Some things change, some don’t

I haven’t blogged in a while because it has been a little crazy around my homestead. Over the past 19 years since I moved into my home in Texas many things have changed in our area, but others have not. All have this has been done in the name of progress. But some things still remain the same.

I used to live in an isolated subdivision off a Farm-to-Market road. To get here you had to drive past the cutest cows on a corner pasture that had a little wind mill and a creek running through it.  As you traveled down the road you would drive by some small farms with crops that flanked each side of a two lane road. Further down the road it came to a “T” intersection, so to continue on you had to make a left onto a small two lane highway. A few feet later was a quick right turn and you were back on FM 2305. On the corner was the most beautiful pasture where horse would run sometimes run along side of you as you drove past. I love to watch these majestic animals in trot. Occasionally you would see some of the local kids riding their horses along side the road either going towards town or towards the lake. In the early spring, blue bonnets would fill the field and family’s would stop to take family portraits. Then there were a few more cow pastures, Frank’s family restaurant, some wooded acreage and finally my subdivision.

Living in this subdivision we had city water by Temple, population 46,000 in 1993, it’s much bigger now. Coming from the Washing D.C. area I didn’t really considered a city, but folks around here did and who was I to argue. Although water was piped in, sewage went to a septic tank. I didn’t know anything about septic tanks, or the fact that we even had one, until the water backed up into our house. Not something you are used to coming from the city. Our home was built in the late 70’s and what I also learned this past week is that septic tanks have a life span. This week we had to have it pumped and pay to have my concrete patio, which was already in place when we bought the home, destroyed by jack hammers in order to get to the main line to clear a clog that could not be reached through the vent stack or clean out under my sink.

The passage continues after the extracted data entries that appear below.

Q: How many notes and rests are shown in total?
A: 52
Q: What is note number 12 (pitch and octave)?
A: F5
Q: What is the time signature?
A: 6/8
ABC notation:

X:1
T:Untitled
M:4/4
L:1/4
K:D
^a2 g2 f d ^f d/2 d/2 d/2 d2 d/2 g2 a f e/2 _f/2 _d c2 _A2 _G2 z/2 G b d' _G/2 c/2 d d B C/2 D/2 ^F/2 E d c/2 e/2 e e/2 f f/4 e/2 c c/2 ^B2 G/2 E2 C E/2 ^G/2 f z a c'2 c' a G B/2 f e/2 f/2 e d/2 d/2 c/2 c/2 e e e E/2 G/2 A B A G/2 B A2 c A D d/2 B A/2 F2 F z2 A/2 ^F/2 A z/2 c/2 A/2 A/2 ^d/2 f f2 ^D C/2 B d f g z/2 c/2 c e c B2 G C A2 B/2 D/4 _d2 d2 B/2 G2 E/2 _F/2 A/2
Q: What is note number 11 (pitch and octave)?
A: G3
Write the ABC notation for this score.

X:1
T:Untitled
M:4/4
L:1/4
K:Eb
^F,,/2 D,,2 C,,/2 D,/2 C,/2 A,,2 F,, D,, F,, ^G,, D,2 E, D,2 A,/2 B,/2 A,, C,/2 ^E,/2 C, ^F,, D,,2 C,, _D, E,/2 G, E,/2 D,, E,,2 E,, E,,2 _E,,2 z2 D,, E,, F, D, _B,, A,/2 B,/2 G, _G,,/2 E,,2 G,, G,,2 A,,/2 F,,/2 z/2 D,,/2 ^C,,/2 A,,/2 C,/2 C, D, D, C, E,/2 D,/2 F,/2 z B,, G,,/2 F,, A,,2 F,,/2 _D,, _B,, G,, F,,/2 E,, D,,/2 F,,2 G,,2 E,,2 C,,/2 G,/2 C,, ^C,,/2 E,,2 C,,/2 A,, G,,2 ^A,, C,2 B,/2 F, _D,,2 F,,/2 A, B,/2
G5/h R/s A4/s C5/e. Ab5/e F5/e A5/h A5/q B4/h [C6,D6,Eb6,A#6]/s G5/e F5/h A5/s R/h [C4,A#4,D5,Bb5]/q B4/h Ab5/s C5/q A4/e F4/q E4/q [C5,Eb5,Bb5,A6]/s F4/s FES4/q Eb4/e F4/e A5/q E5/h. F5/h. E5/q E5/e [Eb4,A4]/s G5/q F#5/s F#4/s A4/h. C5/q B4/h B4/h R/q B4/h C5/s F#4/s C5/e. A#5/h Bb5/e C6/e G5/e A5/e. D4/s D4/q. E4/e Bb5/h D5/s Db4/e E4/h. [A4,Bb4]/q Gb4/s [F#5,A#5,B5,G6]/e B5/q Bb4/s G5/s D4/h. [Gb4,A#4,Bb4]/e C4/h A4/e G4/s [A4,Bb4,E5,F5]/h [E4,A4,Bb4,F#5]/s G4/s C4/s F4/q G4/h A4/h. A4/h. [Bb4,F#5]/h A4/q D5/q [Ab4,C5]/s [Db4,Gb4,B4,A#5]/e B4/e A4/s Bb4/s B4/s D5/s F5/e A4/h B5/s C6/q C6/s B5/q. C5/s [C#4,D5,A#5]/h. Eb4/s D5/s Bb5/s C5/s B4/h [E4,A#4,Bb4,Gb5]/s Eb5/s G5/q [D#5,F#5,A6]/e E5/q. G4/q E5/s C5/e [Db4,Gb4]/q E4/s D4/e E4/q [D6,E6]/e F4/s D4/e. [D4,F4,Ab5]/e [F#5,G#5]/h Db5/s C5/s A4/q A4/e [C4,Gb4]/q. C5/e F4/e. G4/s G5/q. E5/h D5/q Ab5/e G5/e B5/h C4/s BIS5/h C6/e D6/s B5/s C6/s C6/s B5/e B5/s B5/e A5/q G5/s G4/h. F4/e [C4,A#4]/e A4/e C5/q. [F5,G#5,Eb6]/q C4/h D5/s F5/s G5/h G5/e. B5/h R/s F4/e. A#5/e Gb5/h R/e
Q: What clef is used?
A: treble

Since purchasing our home in 1993, the city of Temple, has annexed most of the surrounding land around our subdivision. In fact all of it leading up to our home. For those of you who live in cities, land that surround a town that does not belong to any particular town or does not incorporate to become a town can be “claimed” by another town in order to extend its borders. After annexing all of the land down FM2305, the crops slowly began to disappear. Homes, shopping plaza’s and business now flanked the thoroughfare. The two lane road that zig and zagged grew to be five lanes wide, two going north, two south and one in the middle for turning, is now as straight as an arrow. A large over pass was built over Hwy 317 which required the city to basically take the land the horse grazed on, eminent domain. So, no more horses. And recently, I noticed a sold sign in the cow pasture    with the creek that runs through it.

With all this change you would think they would do something with the sewer systems or lines, but no that would be a good changed. Instead, they continue to chip away at what once used to be a picturesque land scape down a quaint country road. I miss having to call the sheriff to come herd the cows that escaped on a weekly basis and blocked the road so I could get to work on time. I miss seeing families out for a ride on their horses. I miss seeing the crops swaying in the wind. I miss watching the horses running in the pasture. I miss the fields of blue bonnets. All now gone all in the name of progress.

Maybe someday they will make a change to the sewer system but until then I guess I will just have to live with my little tank. But, I do have to say after five days of not being able to use water or my bathroom I have a deeper appreciation for my toilet.